Rodgers' team has a large headcrab looking router from ASUS in the lab hooked up to an 8 Gbps HyperFibre UFB link.
It not only has an over-the-top design but is named accordingly as well: The Republic Of Gamers Rapture GT-AX11000.
The GT-AX11000 is a beefy box that's advertised as having a very high 11 Gbps theoretical aggregate throughput split between the 2.4 and 5 GHz radios.
It also costs a shade under a grand, more if you add ASUS AI Mesh satellites for increased Wi-Fi coverage in large houses.
I suspect the more understated Nokia Beacon 6 mesh system in the Chorus lab would be home designers' choice, if their internet providers make it available.
The Nokia boxes also feature tri-band Wi-Fi 6, which has a dedicated 5 GHz band for wireless mesh communication. This makes them easier to place around the house, as you don't need to pull Ethernet network cables to them for best performance.
Cheaper dual-band mesh Wi-Fi in comparison shares the 5 GHz band for wireless data backhaul, which halves the maximum possible speed. Tri-band Wi-Fi 6 is the way to go, but it's not cheap and the access points are bigger as well.
Wi-Fi 6 has much improved multi-user capabilities compared to earlier Wi-Fi versions and can, among other things, direct wireless signals to user devices with moveable antennas like 4G and 5G mobile cell sites do, a feature called beamforming.
Being able to connect more devices wirelessly and sharing the available bandwidth fairly and with low lag is probably the performance-boosting Wi-Fi 6 feature users will appreciate the most, rather than big speed numbers as such.
Processing large amounts of data at high speeds requires plenty of computing prowess in devices. That means more power usage, which heats up devices, as I discovered with wired 10 Gbit/s Ethernet adapters.
For some tests, Rodgers said the techies put the devices in the fridge to keep them cool and performing optimally. Obviously not a practical cooling technique for everyday use, but good ventilation for Wi-Fi 6 devices is a must.
There's more to come with Wi-Fi 6 too: it looks like New Zealand will be able to piggyback on the United States, and get Wi-Fi 6 devices that use the uncongested 6GHz band once the government approves it.
Called Wi-Fi 6E or 802.11axe, it provides another 14 80MHz or seven 160 MHz channels of nice and clear 6 GHz spectrum.

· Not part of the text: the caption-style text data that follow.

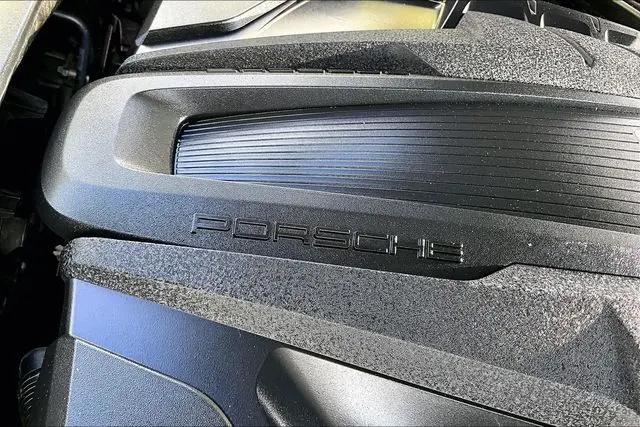 2024 Porsche Macan GTS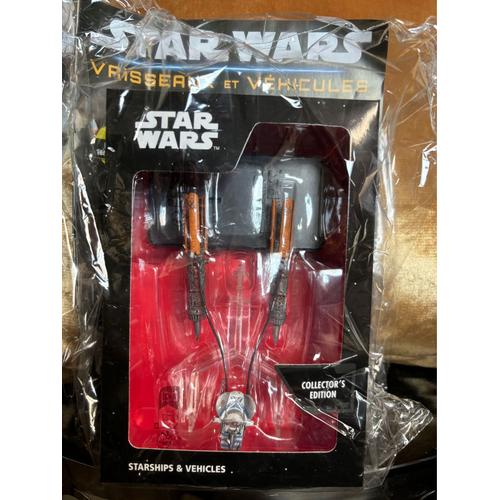 Vaisseau Star Wars N 71 Starships & Vehiclesaltaya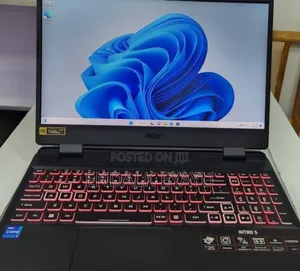 Photo - New Laptop Acer Nitro 5 16GB Intel Core I7 SSD 512GB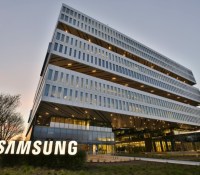Le campus de Samsung en Californie // Source : Samsung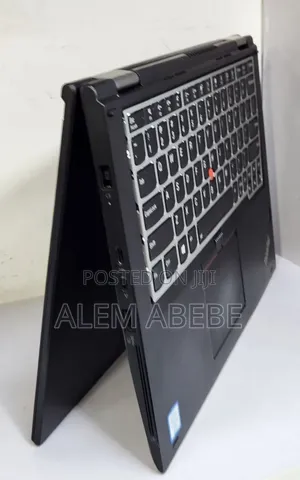 Photo - New Laptop Lenovo ThinkPad Yoga 370 16GB Intel Core I5 SSD 512GB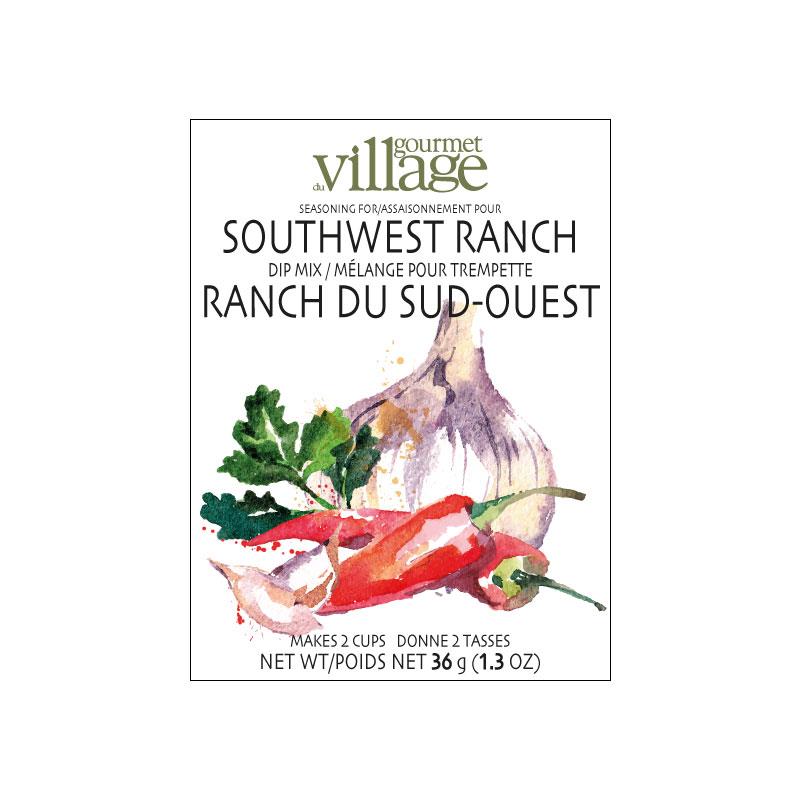 GOURMET DU VILLAGE- Southwest Ranch Dip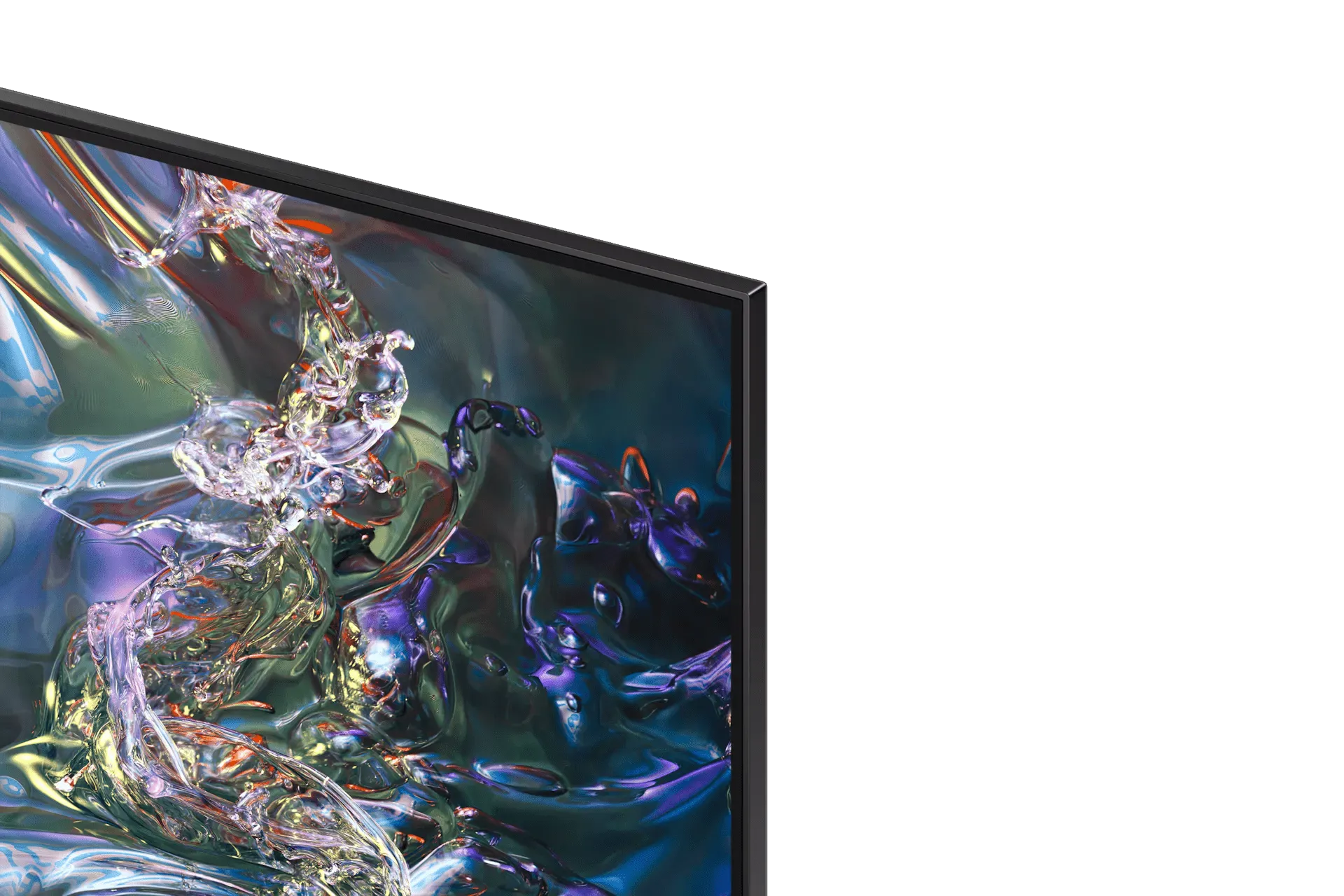 Samsung 50 Inch Q60D QLED 4K HDR Smart TV | QE50Q60DAUXXU
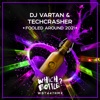 Techcrasher & DJ Vartan - Fooled Around 2021 (Radio Edit)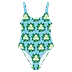 Trilliumnaire™ One Piece Swimsuit Full Flower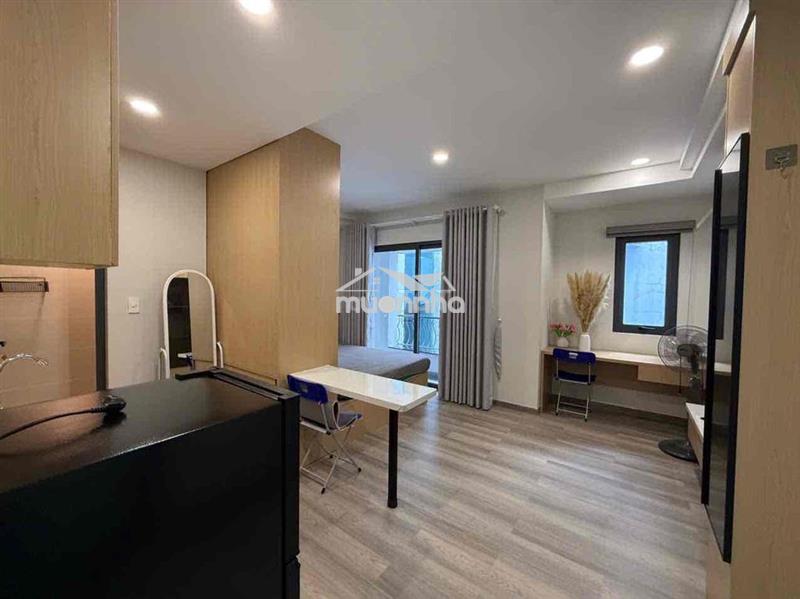 Chính chủ cho thuê căn hộ ngay huỳnh văn bánh- full nội thất - sát q1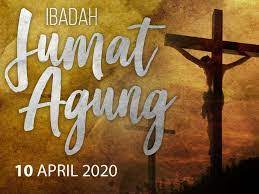 Ibadat Jumat Agung Mengenang Sengsara Tuhan Info Katolik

Using 6 GHz spectrum for wireless backhaul could be a game changer: ASUS has an E variant of the Rapture router that rated at theoretical speeds of up to 4.8 Gbps for both the 5 and 6 GHz bands.
Even when you take off overheads, that sort of speed should be enough to future-proof your home network for 8K TV and more until 2024 or thereabouts. That's when Wi-Fi 7 is expected to come out, which might just make wired home networking a thing of the past.